PRATO. Addio al sergente di ferro. Il calcio italiano piange Eugenio Bersellini, allenatore di un altro calcio che con Oriali, Beccalossi e Altobelli porto' l'Inter di Ivanoe Fraizzoli allo scudetto numero 12, nel 1980.

"Fu un innovatore in materia di preparazione atletica: il suo più grande insegnamento è che per vincere servono sacrifici", ricorda oggi 'Spillo' Altobelli, che a quel sergente di ferro ammette di "dovere tutto". E' morto a Prato, dove viveva, a 81 anni, dopo alcuni giorni di ricovero per una polmonite.

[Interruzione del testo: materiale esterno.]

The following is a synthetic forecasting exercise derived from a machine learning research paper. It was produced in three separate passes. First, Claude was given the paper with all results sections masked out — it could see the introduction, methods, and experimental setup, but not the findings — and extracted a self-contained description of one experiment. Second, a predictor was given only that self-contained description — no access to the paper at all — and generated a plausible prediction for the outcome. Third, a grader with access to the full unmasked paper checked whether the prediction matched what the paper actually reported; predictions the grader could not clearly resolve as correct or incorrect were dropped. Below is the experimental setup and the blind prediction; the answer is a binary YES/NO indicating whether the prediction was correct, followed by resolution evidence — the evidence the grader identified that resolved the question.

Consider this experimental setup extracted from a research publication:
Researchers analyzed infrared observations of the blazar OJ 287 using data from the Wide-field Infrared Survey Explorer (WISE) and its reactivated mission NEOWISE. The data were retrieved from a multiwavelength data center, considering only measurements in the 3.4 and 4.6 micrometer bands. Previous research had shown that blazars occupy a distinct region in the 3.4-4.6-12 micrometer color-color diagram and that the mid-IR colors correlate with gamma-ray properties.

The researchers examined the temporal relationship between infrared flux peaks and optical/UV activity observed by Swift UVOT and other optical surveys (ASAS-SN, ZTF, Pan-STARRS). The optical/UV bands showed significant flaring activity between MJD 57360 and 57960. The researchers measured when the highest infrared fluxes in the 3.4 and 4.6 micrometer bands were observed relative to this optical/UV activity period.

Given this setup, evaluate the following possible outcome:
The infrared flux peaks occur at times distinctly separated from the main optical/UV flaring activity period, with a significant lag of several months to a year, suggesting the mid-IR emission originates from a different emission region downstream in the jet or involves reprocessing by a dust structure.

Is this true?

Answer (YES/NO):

"Ci lascia un patrimonio imano inestimabile", dice tra le lacrime la figlia Laura. "I suoi ragazzi dell'Inter, come li chiamava papà, lo avevano soprannominato 'il tigre'. Ma dietro quella maschera da burbero, c'era un uomo dolcissimo". In quasi quarant'anni di carriera sulle panchine di tante squadre, Bersellini aveva legato il suo nome soprattutto ai successi dell'Inter in un quinquennio a cavallo degli anni ottanta - con lo scudetto anche due Coppe Italia, l'ultima nell'82 prima del congedo - nell'era degli estri di Evaristo e della vita da mediano di Oriali.

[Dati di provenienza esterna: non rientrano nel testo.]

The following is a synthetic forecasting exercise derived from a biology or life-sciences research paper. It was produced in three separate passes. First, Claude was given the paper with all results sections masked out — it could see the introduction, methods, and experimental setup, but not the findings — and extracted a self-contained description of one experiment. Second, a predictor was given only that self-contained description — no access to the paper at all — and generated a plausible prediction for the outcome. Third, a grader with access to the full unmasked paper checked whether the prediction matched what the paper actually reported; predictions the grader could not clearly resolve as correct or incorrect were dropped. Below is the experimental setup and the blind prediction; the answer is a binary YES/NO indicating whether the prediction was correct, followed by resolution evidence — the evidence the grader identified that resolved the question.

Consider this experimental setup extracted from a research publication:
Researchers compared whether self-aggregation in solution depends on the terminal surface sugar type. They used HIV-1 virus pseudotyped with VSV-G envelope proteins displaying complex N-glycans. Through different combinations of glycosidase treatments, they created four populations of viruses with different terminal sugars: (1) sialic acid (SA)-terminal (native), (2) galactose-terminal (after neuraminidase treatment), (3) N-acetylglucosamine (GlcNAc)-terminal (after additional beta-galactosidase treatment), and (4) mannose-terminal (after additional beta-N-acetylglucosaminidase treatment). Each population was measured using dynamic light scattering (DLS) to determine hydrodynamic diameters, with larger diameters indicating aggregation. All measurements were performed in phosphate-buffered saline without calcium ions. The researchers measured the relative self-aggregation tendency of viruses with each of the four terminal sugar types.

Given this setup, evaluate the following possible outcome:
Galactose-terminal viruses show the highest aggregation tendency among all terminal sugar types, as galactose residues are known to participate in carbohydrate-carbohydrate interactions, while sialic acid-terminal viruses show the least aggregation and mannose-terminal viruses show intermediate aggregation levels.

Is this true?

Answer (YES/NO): NO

Particolare non indifferente, la sua Inter forni' cinque giocatori alla nazionale campione del mondo proprio nell'82, e tra loro anche Bergomi. Bersellini lo lancio' in A a 16 anni e un mese, record assoluto nella storia interista, ammettendo che "uno cosi' non l'ho mai allenato". Aveva visto giusto, i baffi e il soprannome di 'zio' il difensore avrebbe vinto il mondiale a soli 19 anni. Emiliano di Borgo Val di Taro, dopo la carriera di calciatore conclusa nel '68 al Lecce, Bersellini iniziò nello stesso club quella da tecnico, in Serie C.

Il debutto in A giunse con il neopromosso Cesena nel '73, ma la prima "grande" fu appunto l'Inter del presidente Ivanoe Fraizzoli, che lo chiamò nel '77 portandolo via alla Sampdoria. Vi rimase per cinque stagioni e, con giocatori come Gabriele Oriali, Ivano Bordon, Evaristo Beccalossi, Giuseppe Baresi e, appunto, Altobelli, vinse lo scudetto nell'80 e due Coppe Italia, nel '78 e nell'82.

In seguito, guidò il Torino, di nuovo la Samp (con cui arrivò la Coppa Italia nell'85) e la Fiorentina, per poi iniziare a girare l'Italia e non solo: nel '99, infatti, si trasferì a Tripoli dove fino al 2001 fu ct della Libia. Quindi, il ritorno in Italia con l'ultima panchina nel 2006 nella formazione ligure della Lavagnese, in Serie D.

Dopo la notizia della scomparsa, sono presto giunti i messaggi di cordoglio, tra cui quelli dell'Inter ("vicini al dolore della famiglia"), del Torino ("apprezzatissimo uomo di sport"), della Sampdoria ("un pezzo della nostra storia") e della Fiorentina ("addio sergente di ferro del calcio"). "Sergente di ferro" era appunto il soprannome che si era guadagnato in virtù dei suoi metodi d'allenamento.

"In realtà perché decideva tutto lui - precisa però Altobelli - Perché credeva fortemente in quello che faceva, anche a costo di sbagliare. In effetti, oltre ad essere un grande tecnico, insisteva molto sulla preparazione atletica e all'epoca, in questo senso, fu un innovatore: aveva già introdotto lo stretching, ad esempio, nessuno lo faceva. Certo, poi c'erano anche ritiri dal venerdì fino alla metà della settimana successiva... Ma per vincere servono sacrifici e questo è il più grande insegnamento che ci lascia".